Ruth Schonthal (1924-2006), composer and pianist, taught at New York University and the Westchester Conservatory of Music. She was a finalist in the Kennedy Center Friedheim competition and the New York City Opera competition. A German biography by Dr. Martina Helmig, Ruth Schonthal, "Ein Werdegang im Exil" will be published in English. Furore Verlag in Kassel, Germany, is publishing her complete output and will act as distributor for her works published by seven other publishers.

"The song cycle Frühe Lieder (Early Songs) was written between 1940-1944. I wrote the first one when I was fifteen while living in Stockholm, where I took private composition lessons from Ingemar Liljefors in addition to my studies at the Royal Academy of Music. The other songs were written in Mexico, where our family settled in 1941 and where I studied with the eminent composer Manuel M. Ponce. The Rilke poems were among the few German books our family could save during our flight from the Nazis and subsequent travels from our erstwhile Berlin home. I composed the piano part and the melodic setting of the poems simultaneously, playing and singing, hearing the vocal line and the piano part as an entity. The text inspired me and gave the settings their form and emotional content.

The Early Songs received many performances by some of the most prominent singers in Mexico. In the Spring of 1946, wanting desperately to come to the U.S., I showed the songs, together with my first Piano Concerto, which had just been premiered with myself as soloist, to Paul Hindemith, who was then on a conducting tour in Mexico. Hindemith opined that these songs were very beautiful, 'but one does not write like this anymore.' He obtained a full scholarship for me to study with him at Yale, however. I regarded the songs as a 'youthful sin,' and they lay dormant in the my closet for over 40 years until some inquiries and requests made me pull them out of oblivion."

Elisenda Fábregas, composer, pianist and teacher, was born in Terrasa, Barcelona. She earned a doctor of musical arts degree from the Barcelona Conservatory and has been living in the U.S. since 1978, when a postdoctoral Fulbright grant brought her to the Juilliard School. She earned another doctorate in music at Columbia University, and began composing in 1985, working with several dance companies and choreographers in New York City, including Jerome Robbins, Hector Zaraspe, Janet Soares, Anna Sokolow and the Maria the Benitez Spanish Dance Company. 
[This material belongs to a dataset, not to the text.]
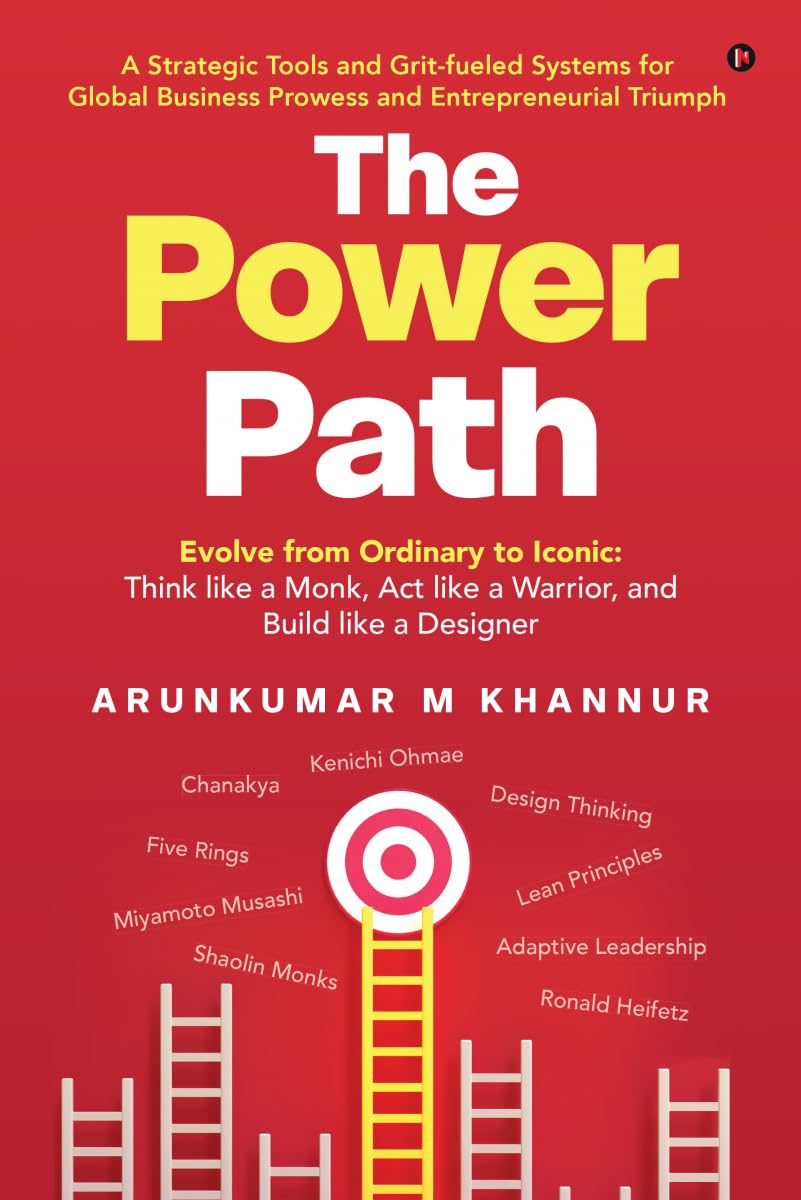 The Power Path: Evolve from Ordinary to Iconic: Think like a Monk, Act like a Warrior, and Build like a Designer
Her works have been commissioned and performed by numerous groups and soloists, including the Dale Warland Singers, Orchestra of Santa Fe and the Texas Music Teachers Association. Fábregas received the Shepherd distinguished Composer of the Year Award for 2001 from the Music Teachers National Association in Washington, D.C. Her music has been heard throughout the U.S. and in Mexico, Canada, Spain, Germany, The Czech Republic, Taiwan, Japan and China.

Elizabeth R. Austin  received her early musical training at the Peabody Conservatory Preparatory Department in Baltimore. She was an undergraduate music student when Nadia Boulanger visited Goucher College and awarded her a scholarship to study at the Conservatoire Americaine in Fontainebleau, France. Elizabeth Austin has taught composition and theory at various music institutions in Hartford, Connecticut. Her association with the Hartt School of Music, where she earned a Master's in Music while on the faculty, included the establishment of a faculty/student exchange with the Staatliche Hochschule für Musik Heidelberg-Mannheim. While studying for her Ph.D. at the University of Connecticut, she won First Prize in the David Lipscomb Electronic Music Competition. 

Other awards include a Rockfeller Foundation grant for a month-long residency in Italy, a Connecticut Commission on the Arts grant, selection by GEDOK (Society of Women Artists in German-speaking countries) to represent the Mannheim-Ludwigshafen region in the 70th-year anniversary exhibition, and First Prize in the International Alliance for Women in Music's 1998 Miriam Gideon Competition. Austin's music has been performed in Prague, Rome, Finland, Germany, the Caribbean and America. She divides her time between Germany and the U.S., promoting an exchange of people and ideas through internationally sponsored projects, including composer exchanges. She is President of Connecticut Composers, Inc. and is a church organist.